とまぁ、ここまでの文章はバーでビールを飲みながら書いていたわけなのだが、そのあとで事件は起こった。今日は終バスを乗り過ごしてしまい別のルートで帰った上に、最寄り駅まで行けなかったので、途中の駅で降りて「2ndピリオドの始まりだ!」とばかりに目の前の新しいビアバーに入った。生演奏ありで、隣では誕生日会有りのなかなかいい雰囲気のバー。日記をダラダラと書きながら飲んでいたら、周りの人達がガンガン話しかけてくる。そのなかのカップルと「ドイツでの生ハム事情」について話し込んでいて、わからないドイツ語を電子辞書で翻訳とかをしていたのだが、あるとき突然ロシア人の陽気なやつが隣に座ってきた。よくわからない英語でウオッカはうまいだの、もっと強い酒を飲めだのいろいろ言ってきて変なヤツだなと思って、軽くスルーしていたのだが、ふっと数分後に気付くと目の前にあった僕の電子辞書が無い。気付いた時には、周りの人達もいろいろなものを取られいて、店も勘定を払わずに大きなビールグラスを取られたとのこと。ドイツの田舎街の小さなバーでの大規模盗難事件発生である。

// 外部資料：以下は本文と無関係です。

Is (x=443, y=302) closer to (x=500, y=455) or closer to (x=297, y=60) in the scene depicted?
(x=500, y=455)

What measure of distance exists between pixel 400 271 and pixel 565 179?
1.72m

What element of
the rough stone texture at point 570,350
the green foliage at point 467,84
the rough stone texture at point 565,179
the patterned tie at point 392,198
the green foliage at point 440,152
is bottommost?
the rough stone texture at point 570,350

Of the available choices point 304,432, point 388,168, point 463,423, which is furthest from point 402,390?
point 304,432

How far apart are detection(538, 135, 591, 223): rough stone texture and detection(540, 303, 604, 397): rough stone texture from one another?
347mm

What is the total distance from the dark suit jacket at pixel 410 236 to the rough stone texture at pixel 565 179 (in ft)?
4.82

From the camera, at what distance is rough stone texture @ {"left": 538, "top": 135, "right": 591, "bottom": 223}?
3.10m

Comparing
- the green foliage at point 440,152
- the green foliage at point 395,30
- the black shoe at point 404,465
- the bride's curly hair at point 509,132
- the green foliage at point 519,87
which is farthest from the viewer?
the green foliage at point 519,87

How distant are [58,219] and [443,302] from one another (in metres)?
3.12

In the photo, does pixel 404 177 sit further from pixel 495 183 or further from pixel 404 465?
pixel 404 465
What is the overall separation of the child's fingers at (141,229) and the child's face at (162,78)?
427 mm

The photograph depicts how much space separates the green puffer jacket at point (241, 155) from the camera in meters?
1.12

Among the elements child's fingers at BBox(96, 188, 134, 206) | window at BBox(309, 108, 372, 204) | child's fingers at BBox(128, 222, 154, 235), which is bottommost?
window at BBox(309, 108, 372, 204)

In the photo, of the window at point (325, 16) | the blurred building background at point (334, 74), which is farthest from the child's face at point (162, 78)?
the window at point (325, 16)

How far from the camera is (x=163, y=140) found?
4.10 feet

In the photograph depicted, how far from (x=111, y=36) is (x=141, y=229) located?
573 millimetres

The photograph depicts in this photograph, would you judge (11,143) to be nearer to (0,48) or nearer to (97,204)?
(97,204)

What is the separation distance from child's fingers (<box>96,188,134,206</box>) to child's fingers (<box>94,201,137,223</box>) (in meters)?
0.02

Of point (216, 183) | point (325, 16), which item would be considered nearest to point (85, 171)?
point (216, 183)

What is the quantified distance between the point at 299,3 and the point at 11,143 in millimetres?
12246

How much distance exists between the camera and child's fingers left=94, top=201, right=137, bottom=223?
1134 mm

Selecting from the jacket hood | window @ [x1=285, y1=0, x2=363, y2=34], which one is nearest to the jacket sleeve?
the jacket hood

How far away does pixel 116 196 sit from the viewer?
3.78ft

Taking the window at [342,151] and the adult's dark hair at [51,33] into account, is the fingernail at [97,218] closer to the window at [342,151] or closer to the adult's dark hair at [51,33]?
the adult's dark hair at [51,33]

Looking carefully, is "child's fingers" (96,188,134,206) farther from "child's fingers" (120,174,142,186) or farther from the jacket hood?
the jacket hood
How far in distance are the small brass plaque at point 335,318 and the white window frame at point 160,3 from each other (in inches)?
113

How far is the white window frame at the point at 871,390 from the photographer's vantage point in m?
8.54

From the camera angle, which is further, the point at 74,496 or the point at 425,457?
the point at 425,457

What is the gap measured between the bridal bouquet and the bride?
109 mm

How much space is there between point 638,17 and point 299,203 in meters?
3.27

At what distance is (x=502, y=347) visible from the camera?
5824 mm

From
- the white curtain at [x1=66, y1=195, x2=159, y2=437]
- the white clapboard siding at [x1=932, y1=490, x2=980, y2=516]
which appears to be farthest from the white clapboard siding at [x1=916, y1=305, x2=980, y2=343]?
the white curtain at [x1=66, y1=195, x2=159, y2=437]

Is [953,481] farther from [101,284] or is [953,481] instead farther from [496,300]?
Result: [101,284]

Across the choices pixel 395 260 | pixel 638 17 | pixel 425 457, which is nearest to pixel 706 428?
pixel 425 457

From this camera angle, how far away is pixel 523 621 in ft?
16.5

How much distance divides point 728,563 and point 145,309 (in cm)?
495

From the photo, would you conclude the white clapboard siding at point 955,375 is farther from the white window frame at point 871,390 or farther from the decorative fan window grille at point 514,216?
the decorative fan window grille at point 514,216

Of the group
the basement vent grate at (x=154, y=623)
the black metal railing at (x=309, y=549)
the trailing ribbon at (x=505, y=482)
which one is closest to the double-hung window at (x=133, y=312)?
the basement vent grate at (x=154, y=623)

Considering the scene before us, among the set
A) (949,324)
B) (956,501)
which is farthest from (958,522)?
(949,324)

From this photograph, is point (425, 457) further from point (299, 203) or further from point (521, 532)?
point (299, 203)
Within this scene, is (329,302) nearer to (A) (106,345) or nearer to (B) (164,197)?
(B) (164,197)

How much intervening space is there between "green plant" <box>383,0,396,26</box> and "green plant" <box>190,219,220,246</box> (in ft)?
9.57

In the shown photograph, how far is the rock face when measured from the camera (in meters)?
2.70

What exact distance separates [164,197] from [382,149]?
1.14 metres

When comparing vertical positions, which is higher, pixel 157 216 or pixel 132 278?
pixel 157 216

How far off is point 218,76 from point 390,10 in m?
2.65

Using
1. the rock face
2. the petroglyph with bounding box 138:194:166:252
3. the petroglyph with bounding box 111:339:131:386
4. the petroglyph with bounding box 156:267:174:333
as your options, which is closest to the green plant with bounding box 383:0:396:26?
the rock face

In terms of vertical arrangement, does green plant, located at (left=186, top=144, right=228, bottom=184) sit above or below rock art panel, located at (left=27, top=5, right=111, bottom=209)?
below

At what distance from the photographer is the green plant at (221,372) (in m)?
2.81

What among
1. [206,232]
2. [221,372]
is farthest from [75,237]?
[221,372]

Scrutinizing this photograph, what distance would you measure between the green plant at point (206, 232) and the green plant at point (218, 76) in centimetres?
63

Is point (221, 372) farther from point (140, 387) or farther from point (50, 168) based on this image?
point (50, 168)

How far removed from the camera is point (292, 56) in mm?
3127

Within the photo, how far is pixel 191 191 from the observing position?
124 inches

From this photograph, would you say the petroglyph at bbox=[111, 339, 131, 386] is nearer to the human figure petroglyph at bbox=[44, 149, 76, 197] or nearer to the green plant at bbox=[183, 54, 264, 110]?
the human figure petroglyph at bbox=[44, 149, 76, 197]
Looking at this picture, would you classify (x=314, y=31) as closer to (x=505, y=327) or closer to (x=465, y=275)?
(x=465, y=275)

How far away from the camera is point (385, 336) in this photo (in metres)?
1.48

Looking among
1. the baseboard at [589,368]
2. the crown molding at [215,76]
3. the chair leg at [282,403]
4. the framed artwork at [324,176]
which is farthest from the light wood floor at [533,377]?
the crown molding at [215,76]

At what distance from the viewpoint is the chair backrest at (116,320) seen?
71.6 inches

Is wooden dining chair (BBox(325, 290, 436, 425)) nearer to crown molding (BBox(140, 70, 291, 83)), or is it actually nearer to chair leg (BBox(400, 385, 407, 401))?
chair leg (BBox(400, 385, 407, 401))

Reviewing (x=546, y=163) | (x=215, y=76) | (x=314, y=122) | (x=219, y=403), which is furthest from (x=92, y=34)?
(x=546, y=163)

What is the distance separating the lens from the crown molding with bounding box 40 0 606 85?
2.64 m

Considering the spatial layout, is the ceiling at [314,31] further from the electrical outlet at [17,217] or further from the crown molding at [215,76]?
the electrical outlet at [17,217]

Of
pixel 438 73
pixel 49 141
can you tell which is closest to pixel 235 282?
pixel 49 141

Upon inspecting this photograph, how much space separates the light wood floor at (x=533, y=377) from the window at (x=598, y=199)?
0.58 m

そして、最も高額な電子辞書を取られた僕が、ドイツ語も全く話せないのに代表である。そこからは警察が来て、いろいろ調書を取られたりしていたのだが、まわりのドイツ人のヒト達が全力で助けてくれる。しばしば感じることではあるが、ドイツ人は日本人にとても優しい。「俺らのヤーパンが、せっかく来てくれたのに嫌な思いをしている!」とばかりに、店の人達みんなが協力してくれた。高額とはいえ、大した情報も入っていないし、大して使えもしなかった電子辞書だが、なんだかこういう優しさに触れられるという意味では全力の活躍をしたんじゃないかなと思えてきた(1ヶ月という短い命だったが…)。まぁパソコンだったらこんな悠長な事態ではないだろうが、次からはもう少し気をつけようと思った夜だった。

というわけで、数段落前に書いた、ドイツ語習得は開始2時間ほどで藻くずと消えた。